Is 1.5°C better or worse than 2°C warming in terms of agricultural impacts? We don’t know!

January 3rd, 2019 | Download as PDF
Is 1.5°C better or worse than 2°C warming in terms of agricultural impacts? We don’t know!

Photo: Jan Fidler, www.flickr.com

The Paris Agreement aims at limiting global mean warming to well below 2°C, and possibly to 1.5°C. The importance of this difference of 0.5°C has been stressed recently by the IPCC. Achieving the 1.5°C limit would significantly reduce the risks and impacts of climate change, compared with 2°C let alone a further increase beyond these limits.

The impact of achieving these goals, and the meaning of the difference between 2°C and 1.5°C in terms of impacts, have been studied and are being studied for different sectors that are impacted by climate change. One of them is agriculture.

Climate, biophysical, and economic effects

Agriculture is affected by climate change in different ways. First, there is an impact of changes in temperature and precipitation. Second, crops respond to increasing levels of CO2 in the atmosphere in different ways, where in general a higher concentration of CO2 has a ‘fertilizing effect’ on crops. And there are additional impacts, including extreme heat, flood events, pests and disease, and ozone damages, which would be increasingly important at higher levels of climate change.

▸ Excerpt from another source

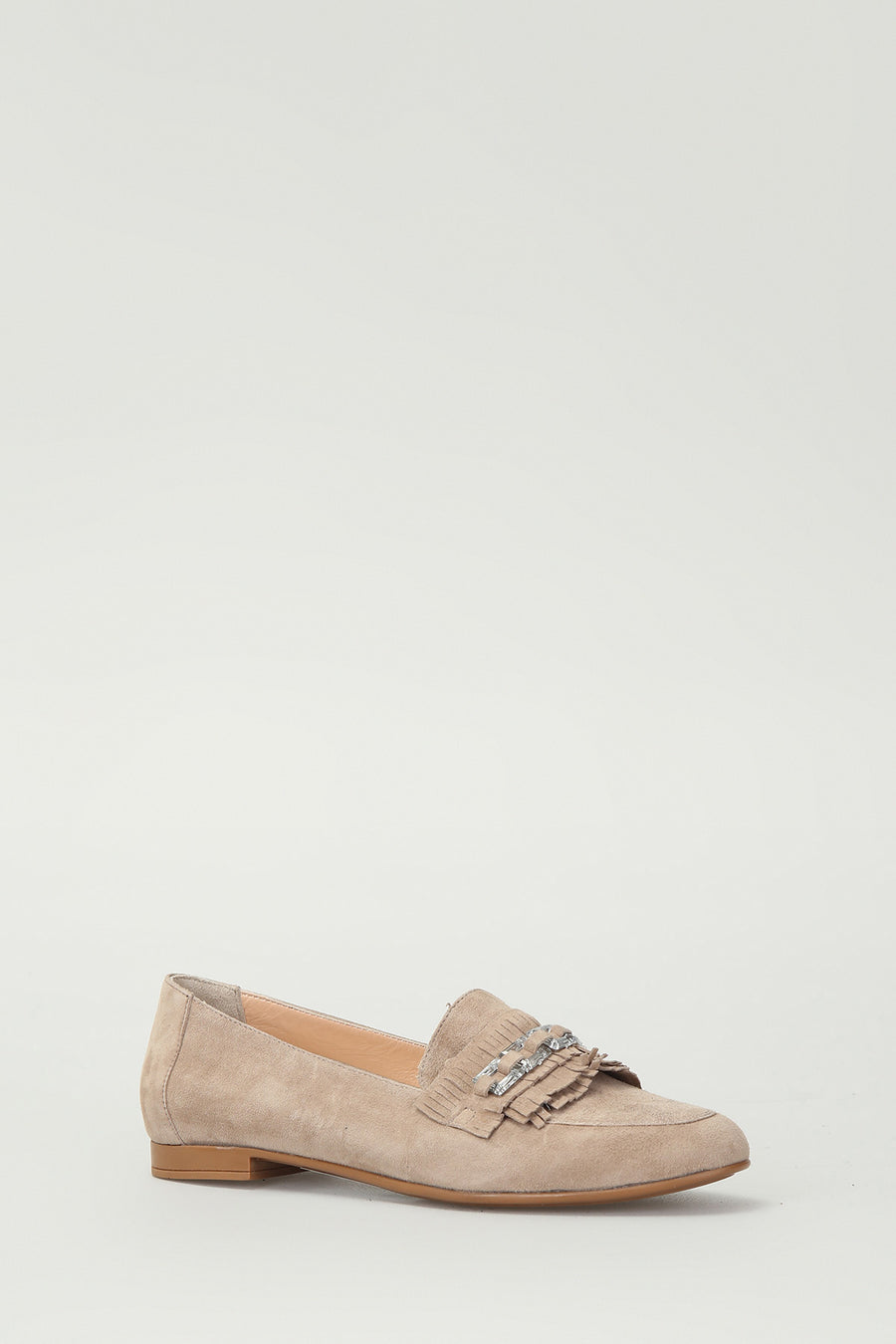 Buckle Women's Leather Shoes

In addition to these climate and biophysical effects there is economics: the economic response where agricultural production is stimulated in regions that are relatively well-off, and trade flows of imports and exports change between these regions and regions with significant crop yield declines. Trade responsiveness will influence the difference in agricultural impacts between 2°C and 1.5°C global warming, and therefore must be included in an assessment on the benefits of achieving the Paris Agreement targets for global food production. This was done in a recent study on the combined effects of higher temperatures, higher atmospheric CO2 levels and trade effects. Focus was on seven crop types: temperate corn, soybean, wheat, sugarcane, cotton, tropical corn, and tropical soybean.

No clear difference between 2°C and 1.5°C

In this global study, the scientists concluded they were unable to distinguish the regional agricultural impacts occurring with 1.5°C warming from those occurring with 2°C warming. The uncertainties in the contributing impacts of climate, CO2 and trade, and how they counteract or reinforce one another are simply too large. Especially the uncertainty in the effect of CO2 fertilization on crop yield dominates the results. Without these effects, the agricultural sector is generally worse off in the 2°C scenario than in the 1.5°C scenario, but the associated higher CO2 levels may increase yields through its fertilizing effect. As a result, due to the CO2 fertilization effects on crop yield, economic impacts may be worse in the 1.5°C scenario than they are in the 2°C scenario.

Thus, when all of these uncertainties are included, it cannot be concluded whether 1.5°C is better or worse than 2°C warming in terms of global agricultural impacts.